Eighteen people were killed in Karachi on Saturday in clashes between pro-government and opposition activists over the arrival of the country’s suspended top judge to rally support for his cause.
The suspension of Chief Justice Iftikhar Chaudhry on March 9 has outraged the judiciary and the opposition and has blown up into the most serious challenge to President Pervez Musharraf’s authority since he seized power in 1999.
Opposition leaders said Karachi was under siege by supporters of the pro-government Muttahida Qaumi Movement (MQM), which runs Pakistan’s biggest city.
Saturday was declared a public holiday in Karachi and normal traffic was largely absent from the streets, where thousands of paramilitary troops and police were on patrol.
Heavy gunfire erupted outside the airport and elsewhere as gunmen clashed and smoke billowed from more than 100 burning vehicles.
Many roads including the one from the airport were blocked by trucks, buses and containers overnight in an apparent bid to disrupt Chaudhry’s visit to the capital of Sindh province.
”It is state-sponsored terrorism.
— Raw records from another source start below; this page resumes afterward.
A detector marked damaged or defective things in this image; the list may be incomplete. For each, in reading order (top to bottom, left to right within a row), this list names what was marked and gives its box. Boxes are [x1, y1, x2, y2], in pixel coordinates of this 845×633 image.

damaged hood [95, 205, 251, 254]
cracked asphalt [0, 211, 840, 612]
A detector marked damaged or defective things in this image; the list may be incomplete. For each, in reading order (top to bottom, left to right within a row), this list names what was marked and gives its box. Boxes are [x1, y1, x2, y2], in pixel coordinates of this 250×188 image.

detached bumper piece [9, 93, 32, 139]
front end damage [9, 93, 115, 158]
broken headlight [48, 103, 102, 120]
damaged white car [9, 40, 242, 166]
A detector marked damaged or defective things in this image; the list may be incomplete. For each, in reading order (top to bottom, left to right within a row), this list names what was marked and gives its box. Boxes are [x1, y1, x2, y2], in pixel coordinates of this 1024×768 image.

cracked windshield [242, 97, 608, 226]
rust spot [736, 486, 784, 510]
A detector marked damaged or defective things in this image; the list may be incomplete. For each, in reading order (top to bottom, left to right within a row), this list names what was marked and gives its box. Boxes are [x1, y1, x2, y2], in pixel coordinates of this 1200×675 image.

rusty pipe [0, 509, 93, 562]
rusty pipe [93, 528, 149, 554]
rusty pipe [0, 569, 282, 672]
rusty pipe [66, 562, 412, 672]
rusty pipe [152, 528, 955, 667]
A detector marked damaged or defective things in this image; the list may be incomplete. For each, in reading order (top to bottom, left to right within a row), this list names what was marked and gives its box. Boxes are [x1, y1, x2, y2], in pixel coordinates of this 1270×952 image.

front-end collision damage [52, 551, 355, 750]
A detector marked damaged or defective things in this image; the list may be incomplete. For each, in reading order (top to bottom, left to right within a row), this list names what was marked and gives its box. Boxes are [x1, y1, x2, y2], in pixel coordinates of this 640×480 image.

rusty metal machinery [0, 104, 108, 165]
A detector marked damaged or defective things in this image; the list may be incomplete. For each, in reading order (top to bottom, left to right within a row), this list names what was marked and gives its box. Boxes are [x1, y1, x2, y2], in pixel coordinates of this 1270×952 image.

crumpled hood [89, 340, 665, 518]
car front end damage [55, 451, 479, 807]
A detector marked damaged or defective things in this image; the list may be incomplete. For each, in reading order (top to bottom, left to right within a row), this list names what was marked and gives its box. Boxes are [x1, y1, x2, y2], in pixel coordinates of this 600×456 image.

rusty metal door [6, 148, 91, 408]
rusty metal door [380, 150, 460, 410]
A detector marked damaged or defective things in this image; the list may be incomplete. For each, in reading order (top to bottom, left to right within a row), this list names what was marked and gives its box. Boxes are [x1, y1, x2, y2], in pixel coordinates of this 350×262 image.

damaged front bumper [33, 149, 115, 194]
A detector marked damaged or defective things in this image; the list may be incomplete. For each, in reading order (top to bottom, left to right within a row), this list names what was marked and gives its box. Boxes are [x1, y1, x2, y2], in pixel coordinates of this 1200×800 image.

The Sindh government is responsible but we are not going to back off,” said Sherry Rehman, a spokesperson for the opposition Pakistani People’s Party (PPP) of former premier Benazir Bhutto.
Provincial government officials had warned of violence in the volatile city and appealed to Chaudhry to postpone his trip.
But he went ahead and arrived on a flight from Islamabad at noon (7am GMT). Hours later, he was still in the airport VIP lounge, still hoping to meet his supporters, one of his lawyers said, though authorities had urged him to leave.
”The chief justice should think about his decision and go back to Islamabad,” said top provincial Interior Ministry official Waseem Akhtar.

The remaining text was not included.